Step 1 :Let P = $(\ln 4, \mathrm{e}^{\frac{1}{2} \ln 4})$ and Q = $(\ln 16, \mathrm{e}^{\frac{1}{2} \ln 16})$. Then P = $(\ln 4, 2)$ and Q = $(\ln 16, 4)$.
Step 2 :Using the two-point form of a line, we have $y - 2 = \frac{4 - 2}{\ln 16 - \ln 4}(x - \ln 4)$.
Step 3 :Simplifying, we get $y - 2 = \frac{2}{\ln 16 - \ln 4}(x - \ln 4)$.

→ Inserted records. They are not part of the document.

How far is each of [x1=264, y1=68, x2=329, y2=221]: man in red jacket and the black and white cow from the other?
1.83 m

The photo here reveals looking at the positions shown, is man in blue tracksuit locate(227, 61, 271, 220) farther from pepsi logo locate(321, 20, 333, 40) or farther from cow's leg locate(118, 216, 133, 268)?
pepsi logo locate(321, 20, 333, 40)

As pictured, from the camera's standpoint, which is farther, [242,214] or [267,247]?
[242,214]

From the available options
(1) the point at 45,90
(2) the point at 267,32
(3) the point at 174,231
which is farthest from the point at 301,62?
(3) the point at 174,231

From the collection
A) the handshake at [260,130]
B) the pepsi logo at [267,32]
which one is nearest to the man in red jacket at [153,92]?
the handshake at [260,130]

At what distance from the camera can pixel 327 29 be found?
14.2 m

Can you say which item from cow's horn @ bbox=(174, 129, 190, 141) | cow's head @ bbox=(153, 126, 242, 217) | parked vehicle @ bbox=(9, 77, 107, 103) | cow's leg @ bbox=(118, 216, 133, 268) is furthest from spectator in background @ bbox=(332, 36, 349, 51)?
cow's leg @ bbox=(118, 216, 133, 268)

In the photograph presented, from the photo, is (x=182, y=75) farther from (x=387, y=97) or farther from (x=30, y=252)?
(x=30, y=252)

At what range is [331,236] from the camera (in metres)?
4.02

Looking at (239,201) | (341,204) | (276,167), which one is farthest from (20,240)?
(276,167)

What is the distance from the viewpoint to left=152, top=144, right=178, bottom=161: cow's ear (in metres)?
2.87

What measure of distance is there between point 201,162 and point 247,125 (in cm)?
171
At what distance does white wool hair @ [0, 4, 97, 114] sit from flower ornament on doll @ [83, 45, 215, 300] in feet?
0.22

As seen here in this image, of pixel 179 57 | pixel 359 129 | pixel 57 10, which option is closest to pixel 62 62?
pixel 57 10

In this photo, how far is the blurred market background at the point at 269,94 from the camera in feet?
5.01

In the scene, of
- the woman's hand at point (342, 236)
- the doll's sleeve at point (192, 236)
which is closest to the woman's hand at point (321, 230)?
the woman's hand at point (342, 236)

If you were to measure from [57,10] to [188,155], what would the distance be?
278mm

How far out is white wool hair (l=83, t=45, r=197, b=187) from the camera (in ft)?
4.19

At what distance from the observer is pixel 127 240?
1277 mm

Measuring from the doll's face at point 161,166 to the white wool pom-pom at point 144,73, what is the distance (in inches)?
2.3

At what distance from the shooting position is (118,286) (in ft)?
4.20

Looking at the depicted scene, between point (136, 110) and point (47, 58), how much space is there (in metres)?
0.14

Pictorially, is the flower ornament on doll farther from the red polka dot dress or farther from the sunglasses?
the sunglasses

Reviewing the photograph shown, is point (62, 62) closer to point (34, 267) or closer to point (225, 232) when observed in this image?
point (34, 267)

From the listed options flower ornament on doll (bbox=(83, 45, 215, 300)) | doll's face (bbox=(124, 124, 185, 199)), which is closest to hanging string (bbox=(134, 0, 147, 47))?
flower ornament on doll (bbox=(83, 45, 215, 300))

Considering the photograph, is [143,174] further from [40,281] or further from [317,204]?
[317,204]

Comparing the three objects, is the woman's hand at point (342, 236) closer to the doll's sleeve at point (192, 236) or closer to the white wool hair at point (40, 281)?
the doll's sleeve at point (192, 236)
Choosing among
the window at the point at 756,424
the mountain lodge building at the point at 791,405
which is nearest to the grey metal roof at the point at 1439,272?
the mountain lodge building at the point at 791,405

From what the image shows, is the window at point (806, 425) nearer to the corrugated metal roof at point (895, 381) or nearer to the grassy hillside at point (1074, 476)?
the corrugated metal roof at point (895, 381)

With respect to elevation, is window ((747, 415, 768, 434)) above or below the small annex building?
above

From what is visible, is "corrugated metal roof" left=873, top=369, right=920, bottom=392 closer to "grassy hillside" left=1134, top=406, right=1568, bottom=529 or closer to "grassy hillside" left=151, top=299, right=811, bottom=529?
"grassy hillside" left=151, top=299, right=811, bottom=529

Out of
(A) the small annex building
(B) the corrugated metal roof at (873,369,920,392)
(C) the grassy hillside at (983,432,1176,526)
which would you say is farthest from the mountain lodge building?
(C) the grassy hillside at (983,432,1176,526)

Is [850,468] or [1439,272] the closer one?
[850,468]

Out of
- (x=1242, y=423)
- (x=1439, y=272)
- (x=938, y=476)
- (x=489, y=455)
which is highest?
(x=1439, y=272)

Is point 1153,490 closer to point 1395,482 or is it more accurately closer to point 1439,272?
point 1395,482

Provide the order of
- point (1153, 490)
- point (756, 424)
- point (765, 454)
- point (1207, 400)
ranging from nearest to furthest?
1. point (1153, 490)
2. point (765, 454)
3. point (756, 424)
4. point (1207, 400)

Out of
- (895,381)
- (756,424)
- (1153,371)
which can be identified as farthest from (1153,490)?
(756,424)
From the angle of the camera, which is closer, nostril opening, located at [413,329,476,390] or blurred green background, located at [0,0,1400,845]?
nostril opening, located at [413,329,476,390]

Step 4 :Using the properties of logarithms, we have $\ln 16 - \ln 4 = \ln \frac{16}{4} = \ln 4$.
Step 5 :Substituting, we get $y - 2 = \frac{2}{\ln 4}(x - \ln 4)$.
Step 6 :Thus, the equation of the line PQ is $\boxed{y - 2 = \frac{2}{\ln 4}(x - \ln 4)}$.

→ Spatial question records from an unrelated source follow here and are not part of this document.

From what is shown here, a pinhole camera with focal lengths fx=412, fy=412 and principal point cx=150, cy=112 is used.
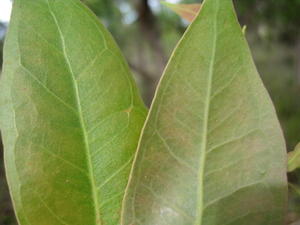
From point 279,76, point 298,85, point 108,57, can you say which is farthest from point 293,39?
point 108,57

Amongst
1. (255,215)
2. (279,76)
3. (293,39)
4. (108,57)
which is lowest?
(279,76)

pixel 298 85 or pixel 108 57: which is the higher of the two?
pixel 108 57

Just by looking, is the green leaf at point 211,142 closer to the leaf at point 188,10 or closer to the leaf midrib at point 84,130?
the leaf midrib at point 84,130

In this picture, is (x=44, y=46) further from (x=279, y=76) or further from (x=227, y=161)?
(x=279, y=76)

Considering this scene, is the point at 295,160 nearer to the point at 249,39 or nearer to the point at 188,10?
the point at 188,10

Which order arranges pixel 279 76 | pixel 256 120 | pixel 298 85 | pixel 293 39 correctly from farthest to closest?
pixel 279 76 → pixel 298 85 → pixel 293 39 → pixel 256 120

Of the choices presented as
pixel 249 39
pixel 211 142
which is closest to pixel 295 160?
pixel 211 142

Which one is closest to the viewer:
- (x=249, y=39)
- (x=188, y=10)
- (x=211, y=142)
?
(x=211, y=142)
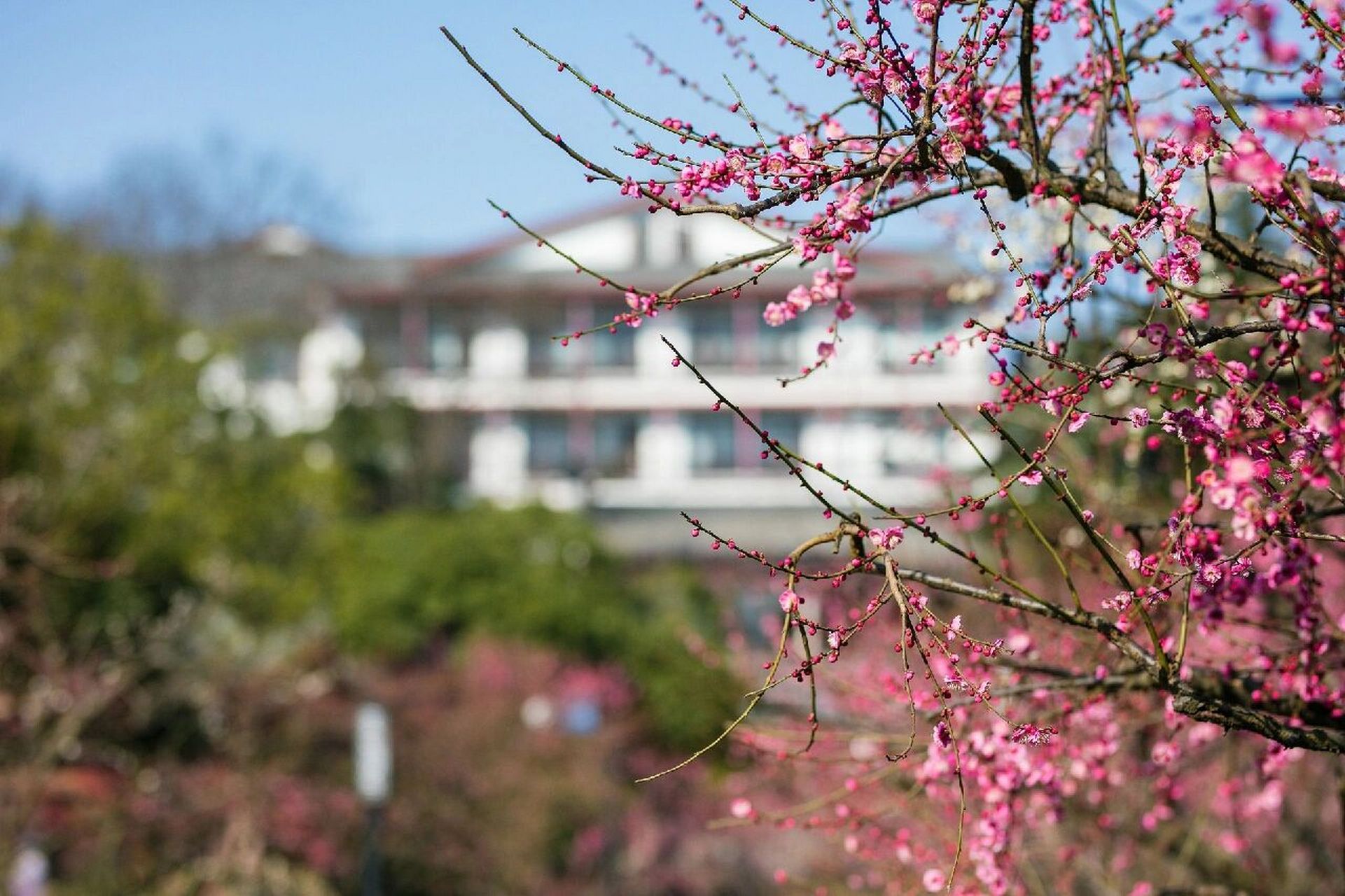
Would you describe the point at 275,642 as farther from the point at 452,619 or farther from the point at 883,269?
the point at 883,269

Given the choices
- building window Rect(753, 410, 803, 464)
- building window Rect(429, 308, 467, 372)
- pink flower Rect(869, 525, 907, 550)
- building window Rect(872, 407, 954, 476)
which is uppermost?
building window Rect(429, 308, 467, 372)

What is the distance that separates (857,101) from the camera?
317 cm

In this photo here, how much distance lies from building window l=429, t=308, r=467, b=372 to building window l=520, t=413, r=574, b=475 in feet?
7.30

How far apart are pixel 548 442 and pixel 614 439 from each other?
1.60 metres

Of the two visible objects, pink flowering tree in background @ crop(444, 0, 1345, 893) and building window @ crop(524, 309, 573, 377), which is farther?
building window @ crop(524, 309, 573, 377)

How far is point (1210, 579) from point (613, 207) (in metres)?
30.8

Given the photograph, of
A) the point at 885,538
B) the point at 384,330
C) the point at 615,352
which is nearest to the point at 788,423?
the point at 615,352

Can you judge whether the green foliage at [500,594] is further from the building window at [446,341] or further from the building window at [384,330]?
the building window at [384,330]

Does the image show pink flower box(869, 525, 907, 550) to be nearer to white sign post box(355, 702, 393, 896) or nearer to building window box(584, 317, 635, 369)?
white sign post box(355, 702, 393, 896)

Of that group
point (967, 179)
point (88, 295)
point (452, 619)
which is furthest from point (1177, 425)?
point (452, 619)

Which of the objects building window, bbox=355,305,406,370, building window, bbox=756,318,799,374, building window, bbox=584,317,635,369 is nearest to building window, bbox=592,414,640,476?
building window, bbox=584,317,635,369

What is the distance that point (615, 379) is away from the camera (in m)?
32.9

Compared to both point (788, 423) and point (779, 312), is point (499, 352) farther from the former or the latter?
point (779, 312)

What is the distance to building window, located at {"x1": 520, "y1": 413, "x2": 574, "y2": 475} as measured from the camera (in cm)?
3331
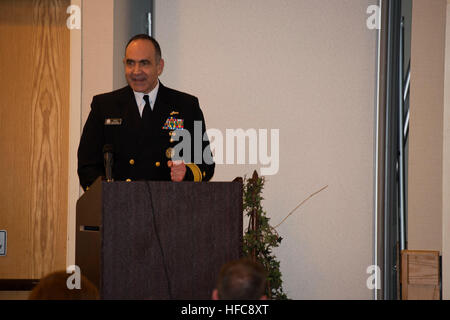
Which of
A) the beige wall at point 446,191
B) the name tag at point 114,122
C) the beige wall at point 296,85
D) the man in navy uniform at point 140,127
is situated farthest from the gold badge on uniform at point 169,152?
the beige wall at point 296,85

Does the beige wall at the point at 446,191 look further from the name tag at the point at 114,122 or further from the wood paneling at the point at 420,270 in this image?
the name tag at the point at 114,122

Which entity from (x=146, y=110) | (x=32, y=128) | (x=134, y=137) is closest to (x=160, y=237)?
(x=134, y=137)

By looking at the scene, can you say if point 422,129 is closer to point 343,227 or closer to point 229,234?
point 343,227

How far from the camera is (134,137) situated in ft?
8.83

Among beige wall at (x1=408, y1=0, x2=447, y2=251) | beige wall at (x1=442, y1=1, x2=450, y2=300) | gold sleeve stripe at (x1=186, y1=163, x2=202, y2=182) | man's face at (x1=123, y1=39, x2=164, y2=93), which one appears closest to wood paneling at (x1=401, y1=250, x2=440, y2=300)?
beige wall at (x1=442, y1=1, x2=450, y2=300)

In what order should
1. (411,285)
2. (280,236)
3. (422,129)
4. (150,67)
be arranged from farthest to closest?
(280,236), (422,129), (150,67), (411,285)

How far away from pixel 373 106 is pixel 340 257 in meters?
1.06

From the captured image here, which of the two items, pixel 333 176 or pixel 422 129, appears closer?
pixel 422 129

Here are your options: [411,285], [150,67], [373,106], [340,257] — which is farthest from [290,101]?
[411,285]

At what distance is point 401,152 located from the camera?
12.6ft

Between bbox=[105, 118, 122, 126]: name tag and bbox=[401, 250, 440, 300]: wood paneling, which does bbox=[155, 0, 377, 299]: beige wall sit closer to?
bbox=[105, 118, 122, 126]: name tag

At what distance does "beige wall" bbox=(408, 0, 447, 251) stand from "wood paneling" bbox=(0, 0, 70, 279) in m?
2.51

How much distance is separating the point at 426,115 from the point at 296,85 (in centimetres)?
88

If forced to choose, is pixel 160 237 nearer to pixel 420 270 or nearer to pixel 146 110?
pixel 146 110
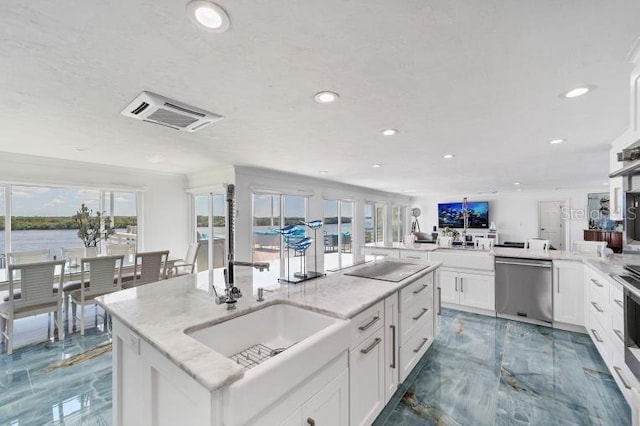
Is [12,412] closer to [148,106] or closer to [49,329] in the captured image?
[49,329]

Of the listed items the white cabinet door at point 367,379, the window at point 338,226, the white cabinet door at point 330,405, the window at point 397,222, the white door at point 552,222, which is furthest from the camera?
the window at point 397,222

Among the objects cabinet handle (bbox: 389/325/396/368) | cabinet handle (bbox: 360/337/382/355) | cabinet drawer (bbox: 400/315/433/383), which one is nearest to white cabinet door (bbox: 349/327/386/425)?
cabinet handle (bbox: 360/337/382/355)

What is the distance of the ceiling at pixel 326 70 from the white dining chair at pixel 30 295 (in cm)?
144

Step 7 :To show that the line passes through the origin, we substitute $x = 0$ and $y = 0$ into the equation.
Step 8 :Substituting, we get $0 - 2 = \frac{2}{\ln 4}(0 - \ln 4)$.
Step 9 :Simplifying, we get $-2 = -2$, which is true. Thus, the line passes through the origin.
Step 10 :To find the length of PQ, we use the distance formula: $\sqrt{(\ln 16 - \ln 4)^2 + (4 - 2)^2}$.
Step 11 :Simplifying, we get $\sqrt{(\ln 4)^2 + 2^2}$.
Step 12 :Calculating, we get $\sqrt{16} = 4$.
Step 13 :Thus, the length of PQ is $\boxed{4}$ to 3 significant figures.